GIVEN TASK
Copy everything in the records below, from the line containing "From what is" down to the end, word for word, leaving out the pictures.
+--
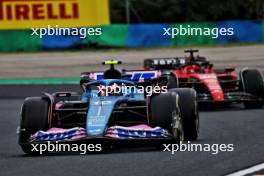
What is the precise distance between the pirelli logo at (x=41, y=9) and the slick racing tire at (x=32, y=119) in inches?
568

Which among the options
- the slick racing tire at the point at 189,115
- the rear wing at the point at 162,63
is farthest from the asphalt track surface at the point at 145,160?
the rear wing at the point at 162,63

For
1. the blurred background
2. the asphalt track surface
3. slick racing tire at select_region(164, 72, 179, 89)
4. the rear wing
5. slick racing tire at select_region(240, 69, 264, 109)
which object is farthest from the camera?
the blurred background

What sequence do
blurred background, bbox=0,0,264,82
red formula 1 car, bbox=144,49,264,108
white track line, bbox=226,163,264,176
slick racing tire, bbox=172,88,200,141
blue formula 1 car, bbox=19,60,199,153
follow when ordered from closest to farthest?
white track line, bbox=226,163,264,176, blue formula 1 car, bbox=19,60,199,153, slick racing tire, bbox=172,88,200,141, red formula 1 car, bbox=144,49,264,108, blurred background, bbox=0,0,264,82

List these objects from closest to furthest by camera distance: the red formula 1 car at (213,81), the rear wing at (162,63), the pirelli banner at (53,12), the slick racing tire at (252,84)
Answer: the red formula 1 car at (213,81)
the slick racing tire at (252,84)
the rear wing at (162,63)
the pirelli banner at (53,12)

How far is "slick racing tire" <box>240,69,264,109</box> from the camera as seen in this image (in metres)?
19.1

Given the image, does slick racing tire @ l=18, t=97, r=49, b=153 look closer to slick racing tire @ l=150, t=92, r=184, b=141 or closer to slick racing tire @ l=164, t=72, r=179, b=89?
slick racing tire @ l=150, t=92, r=184, b=141

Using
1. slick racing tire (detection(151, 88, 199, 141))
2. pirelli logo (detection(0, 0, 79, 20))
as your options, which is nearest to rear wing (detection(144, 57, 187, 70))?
slick racing tire (detection(151, 88, 199, 141))

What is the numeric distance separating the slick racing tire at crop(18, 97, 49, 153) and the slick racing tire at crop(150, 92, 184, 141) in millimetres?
1363

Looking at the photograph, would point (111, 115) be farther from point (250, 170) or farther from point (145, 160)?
point (250, 170)

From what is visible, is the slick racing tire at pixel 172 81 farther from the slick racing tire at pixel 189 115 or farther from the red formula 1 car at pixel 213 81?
the slick racing tire at pixel 189 115

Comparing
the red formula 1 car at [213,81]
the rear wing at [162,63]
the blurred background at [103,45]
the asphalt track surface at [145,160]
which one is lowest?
the asphalt track surface at [145,160]

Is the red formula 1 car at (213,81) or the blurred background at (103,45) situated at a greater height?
the blurred background at (103,45)

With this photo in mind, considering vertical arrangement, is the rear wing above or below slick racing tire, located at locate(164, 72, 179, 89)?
above

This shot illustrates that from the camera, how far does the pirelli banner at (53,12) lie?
26.6m
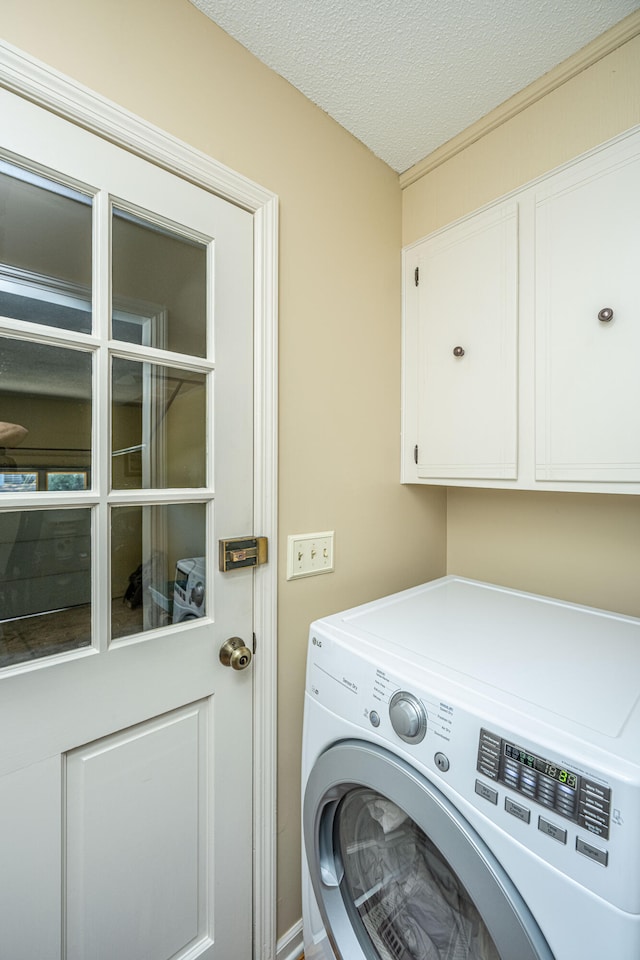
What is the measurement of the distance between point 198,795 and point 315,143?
5.82 ft

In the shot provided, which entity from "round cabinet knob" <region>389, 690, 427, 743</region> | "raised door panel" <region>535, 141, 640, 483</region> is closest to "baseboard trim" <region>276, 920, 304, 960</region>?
"round cabinet knob" <region>389, 690, 427, 743</region>

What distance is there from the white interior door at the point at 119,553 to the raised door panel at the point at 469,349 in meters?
0.65

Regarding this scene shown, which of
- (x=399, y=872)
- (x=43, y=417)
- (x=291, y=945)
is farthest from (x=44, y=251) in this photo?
(x=291, y=945)

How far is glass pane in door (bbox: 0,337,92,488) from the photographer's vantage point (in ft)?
2.57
+--
THE COMPLETED TASK
From what is visible, is the slick racing tire at pixel 172 81 farther from the slick racing tire at pixel 189 115 or farther from the red formula 1 car at pixel 213 81?
the slick racing tire at pixel 189 115

Comparing
the red formula 1 car at [213,81]
the rear wing at [162,63]
the blurred background at [103,45]
the asphalt track surface at [145,160]
which one is lowest?
the asphalt track surface at [145,160]

Is the red formula 1 car at (213,81) or the blurred background at (103,45) situated at a greater height?
the blurred background at (103,45)

With this photo in mind, considering vertical arrangement, is the rear wing above or below slick racing tire, located at locate(164, 72, 179, 89)?
above

This shot illustrates that from the camera, how far does the pirelli banner at (53,12) lie?
26.6m
What is the measurement of the distance between point 198,795 and point 315,143?
5.82 ft

In the shot provided, which entity from "round cabinet knob" <region>389, 690, 427, 743</region> | "raised door panel" <region>535, 141, 640, 483</region> is closest to "baseboard trim" <region>276, 920, 304, 960</region>?
"round cabinet knob" <region>389, 690, 427, 743</region>

What distance is there from the white interior door at the point at 119,553 to the raised door panel at the point at 469,349 in meters?
0.65

Regarding this scene shown, which of
- (x=399, y=872)
- (x=43, y=417)
- (x=291, y=945)
is farthest from (x=44, y=251) in this photo?
(x=291, y=945)

How far is glass pane in door (bbox: 0,337,92,488) from the photographer's vantage point (in ft)?
2.57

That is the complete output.